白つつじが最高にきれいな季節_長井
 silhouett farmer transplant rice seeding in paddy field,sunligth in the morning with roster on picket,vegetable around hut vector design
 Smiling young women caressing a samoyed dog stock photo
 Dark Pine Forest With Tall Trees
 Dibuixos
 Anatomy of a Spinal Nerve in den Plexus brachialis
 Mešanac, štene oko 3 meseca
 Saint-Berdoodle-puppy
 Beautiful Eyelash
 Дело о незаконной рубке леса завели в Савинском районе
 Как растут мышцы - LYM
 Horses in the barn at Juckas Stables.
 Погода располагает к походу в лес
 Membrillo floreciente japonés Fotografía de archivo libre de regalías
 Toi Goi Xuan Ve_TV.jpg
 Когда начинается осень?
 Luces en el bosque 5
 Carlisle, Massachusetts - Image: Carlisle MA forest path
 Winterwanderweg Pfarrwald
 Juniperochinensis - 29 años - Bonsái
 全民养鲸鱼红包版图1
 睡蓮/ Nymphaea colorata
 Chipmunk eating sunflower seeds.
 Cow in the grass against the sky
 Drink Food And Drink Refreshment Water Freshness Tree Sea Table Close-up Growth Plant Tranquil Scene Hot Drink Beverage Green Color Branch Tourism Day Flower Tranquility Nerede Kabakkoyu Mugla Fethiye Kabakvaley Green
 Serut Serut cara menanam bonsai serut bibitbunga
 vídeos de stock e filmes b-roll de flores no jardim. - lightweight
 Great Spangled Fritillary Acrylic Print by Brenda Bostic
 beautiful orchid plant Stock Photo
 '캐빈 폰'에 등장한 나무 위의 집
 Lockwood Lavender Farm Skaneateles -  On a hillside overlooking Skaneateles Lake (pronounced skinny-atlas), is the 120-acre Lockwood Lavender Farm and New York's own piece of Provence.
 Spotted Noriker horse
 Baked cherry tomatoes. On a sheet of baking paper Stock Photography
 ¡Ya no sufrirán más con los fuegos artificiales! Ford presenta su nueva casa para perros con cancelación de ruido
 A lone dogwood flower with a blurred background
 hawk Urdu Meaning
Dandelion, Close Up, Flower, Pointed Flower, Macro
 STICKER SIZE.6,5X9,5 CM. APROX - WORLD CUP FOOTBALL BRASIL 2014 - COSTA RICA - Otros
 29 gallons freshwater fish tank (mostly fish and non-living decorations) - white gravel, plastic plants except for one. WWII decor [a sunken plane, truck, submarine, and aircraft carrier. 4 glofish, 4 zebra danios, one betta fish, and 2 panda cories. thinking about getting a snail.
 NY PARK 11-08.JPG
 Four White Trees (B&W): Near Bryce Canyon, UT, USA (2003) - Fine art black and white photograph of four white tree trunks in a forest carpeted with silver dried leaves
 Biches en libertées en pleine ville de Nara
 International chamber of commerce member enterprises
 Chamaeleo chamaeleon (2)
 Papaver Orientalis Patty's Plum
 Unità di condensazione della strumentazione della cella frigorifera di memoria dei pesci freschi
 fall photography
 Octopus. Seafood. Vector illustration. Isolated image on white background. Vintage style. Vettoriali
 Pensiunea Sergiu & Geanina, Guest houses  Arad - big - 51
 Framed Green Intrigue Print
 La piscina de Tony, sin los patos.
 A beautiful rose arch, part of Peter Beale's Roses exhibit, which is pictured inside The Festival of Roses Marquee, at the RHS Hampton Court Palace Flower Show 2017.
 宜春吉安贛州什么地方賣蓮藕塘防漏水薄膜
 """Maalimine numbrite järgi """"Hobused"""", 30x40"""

◆ ◆ ◆ ◆ ◆ ◆ ◆

Your instructions » Nothing but the lines from the first line of the listing above through the line holding "STICKER SIZE.6,5X9,5 CM." should be reproduced, and each must match exactly.

Exercise result »
白つつじが最高にきれいな季節_長井
 silhouett farmer transplant rice seeding in paddy field,sunligth in the morning with roster on picket,vegetable around hut vector design
 Smiling young women caressing a samoyed dog stock photo
 Dark Pine Forest With Tall Trees
 Dibuixos
 Anatomy of a Spinal Nerve in den Plexus brachialis
 Mešanac, štene oko 3 meseca
 Saint-Berdoodle-puppy
 Beautiful Eyelash
 Дело о незаконной рубке леса завели в Савинском районе
 Как растут мышцы - LYM
 Horses in the barn at Juckas Stables.
 Погода располагает к походу в лес
 Membrillo floreciente japonés Fotografía de archivo libre de regalías
 Toi Goi Xuan Ve_TV.jpg
 Когда начинается осень?
 Luces en el bosque 5
 Carlisle, Massachusetts - Image: Carlisle MA forest path
 Winterwanderweg Pfarrwald
 Juniperochinensis - 29 años - Bonsái
 全民养鲸鱼红包版图1
 睡蓮/ Nymphaea colorata
 Chipmunk eating sunflower seeds.
 Cow in the grass against the sky
 Drink Food And Drink Refreshment Water Freshness Tree Sea Table Close-up Growth Plant Tranquil Scene Hot Drink Beverage Green Color Branch Tourism Day Flower Tranquility Nerede Kabakkoyu Mugla Fethiye Kabakvaley Green
 Serut Serut cara menanam bonsai serut bibitbunga
 vídeos de stock e filmes b-roll de flores no jardim. - lightweight
 Great Spangled Fritillary Acrylic Print by Brenda Bostic
 beautiful orchid plant Stock Photo
 '캐빈 폰'에 등장한 나무 위의 집
 Lockwood Lavender Farm Skaneateles -  On a hillside overlooking Skaneateles Lake (pronounced skinny-atlas), is the 120-acre Lockwood Lavender Farm and New York's own piece of Provence.
 Spotted Noriker horse
 Baked cherry tomatoes. On a sheet of baking paper Stock Photography
 ¡Ya no sufrirán más con los fuegos artificiales! Ford presenta su nueva casa para perros con cancelación de ruido
 A lone dogwood flower with a blurred background
 hawk Urdu Meaning
Dandelion, Close Up, Flower, Pointed Flower, Macro
 STICKER SIZE.6,5X9,5 CM. APROX - WORLD CUP FOOTBALL BRASIL 2014 - COSTA RICA - Otros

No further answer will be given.